In our case the irony comes from people being arrested and going to jail for something equivalent to parking ticket, and meanwhile, Crestwood, which has the potential — admitted in it’s own 10K report to the Securities and Exchange Commission — for incredible disaster at the cost of human and ecological life, has gone unexamined and unpunished by our justice system.
On Wednesday, March 18, my back-and-forth with Judge Berry finally came to a close. Along with 41 others, my case was dropped in the “interest of justice” — no jail, no fine, no trial and nothing held against me. Our team of devoted lawyers and the district attorney, Joe Fazzary, reached an agreement on this, one that is now being lauded as historical and potentially precedent-setting. Our dismissals came on the heels of two other major victories in the world of activism: the acquittal of lobster boat activists in Maine who blocked a coal ship after successfully using necessity defense in court, and 10 Flood Wall Street protesters proven not guilty for a sit-in back in September, with the judge taking “judicial notice” of the urgency of climate change.
Here’s the statement we made that night in court, which prompted many present in the courtroom, including our lawyer, to break down into joyful tears:
We only have this planet. We must safeguard it for those who follow. Would that it not be necessary, but sometimes citizens of good conscience must engage in non-violent acts of civil disobedience to protect that sacred trust. As long as Crestwood Midstream Partners, or any other corporate or public or private entity, continues to threaten our way of life by the proven dangerous storage of highly compressed gas in the crumbling caverns at the Salt Point facility, I reserve the right to act as my conscience dictates in order to protect Seneca Lake, its citizens, and the surrounding environment. I reserve all rights to protest further at the Crestwood facility, although it is not my intent at this time to break the law in doing so.
The statement we made acknowledges the existence and importance of a higher moral conscious that is not always in alignment with our laws and justice system, as well as the critical need to take direct action to safeguard our planet for those yet to come.
I accepted my dismissal in the interest of justice with a sigh of relief, the worry of going to jail in the middle of a semester and damaging my grades and schoolwork taken off my shoulders. With my rights to continue acting as my conscience dictates reserved, this was something I felt good about.
And yet, I know this is only one victory in a much larger and more prolonged battle, and I see our dismissals as one rung in the climb to justice.
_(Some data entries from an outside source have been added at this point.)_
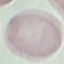

malaria status = uninfected
image type = cell patch, automatically extracted from a larger field of view and resized to 64 × 64 pixels
capture = smartphone through the microscope eyepiece
stain = Giemsa
preparation = thin blood smear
Assess this cell for malaria.
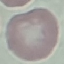
Uninfected.

Thin smear of blood. Cell patch, automatically extracted from a larger field of view and resized to 64 × 64 pixels. Giemsa stain. Acquired by smartphone through the microscope eyepiece.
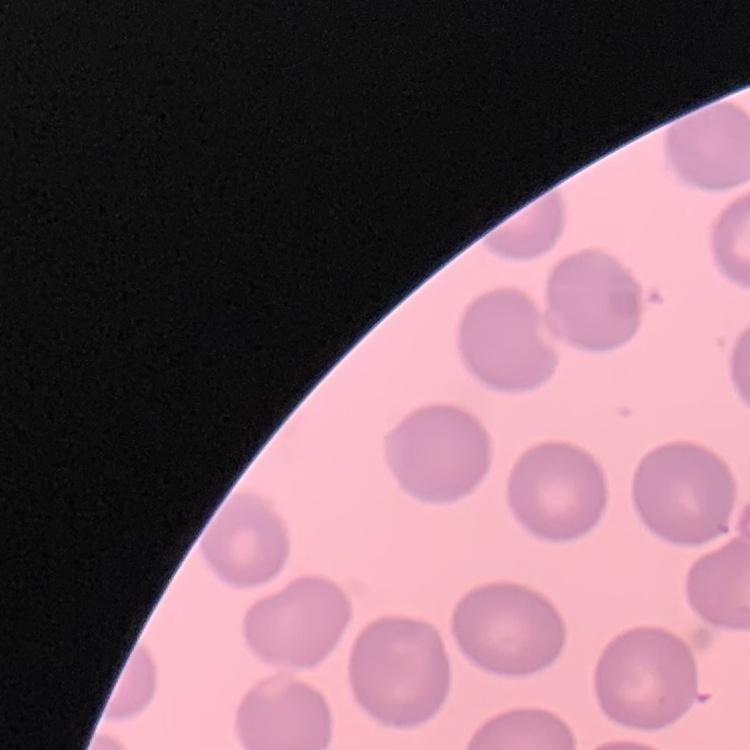
Summary:
  - Red blood cell morphology: no rouleaux formation
  - Preparation: thin peripheral smear
  - Image type: square crop of a larger photomicrograph
  - Stain: Field's or Giemsa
Report the malaria status of this cell.
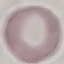
Uninfected.

Summary:
  - Preparation: thin blood film
  - Capture: smartphone through the microscope eyepiece
  - Image type: cell patch, automatically extracted from a larger field of view and resized to 64 × 64 pixels
  - Stain: Giemsa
Assess this cell for malaria.
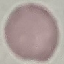

It is uninfected.

Summary:
  - Stain: Giemsa
  - Capture: smartphone through the microscope eyepiece
  - Image type: cell patch, automatically extracted from a larger field of view and resized to 64 × 64 pixels
  - Preparation: thin blood film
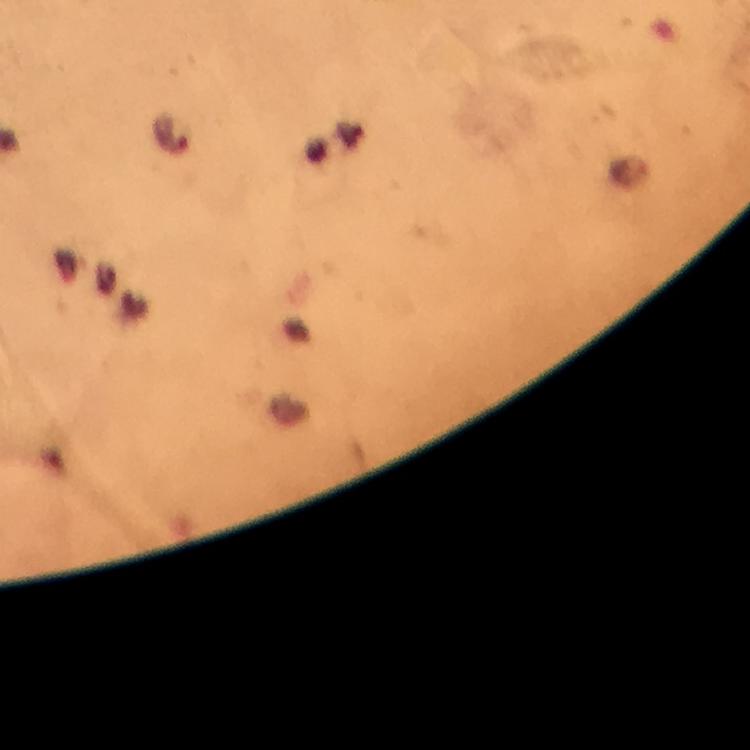

Approximate centers as [x, y] in pixels. Malaria parasite locations: [168, 133]. 100x magnification. From a malaria diagnostic workup. Immersion oil was used. Image is 750×750 pixels. Thick blood film. Giemsa stain. Photographed with a smartphone mounted on the microscope. A crop from one field of view.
Assess this cell for malaria.
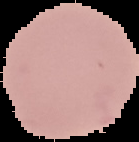
It is uninfected.

Summary:
  - Image size: 139×142 pixels
  - Image type: segmented cell region with the area outside set to black
  - Preparation: thin blood film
Although punishment of peaceful citizens taking action for a just cause has been dropped, we have yet to see any consequences for Crestwood, and by extension, the Federal Energy Regulatory Commission, which approved this ill-fated project with little consideration to potential environmental and community damages.
Until all of the world’s Crestwoods are held accountable and as a human race we make the necessary changes to our society and cultures to create a peaceful and sustainable future, justice has only been half-served. And I will continue to defend my right to act as my conscience dictates to make that future a reality.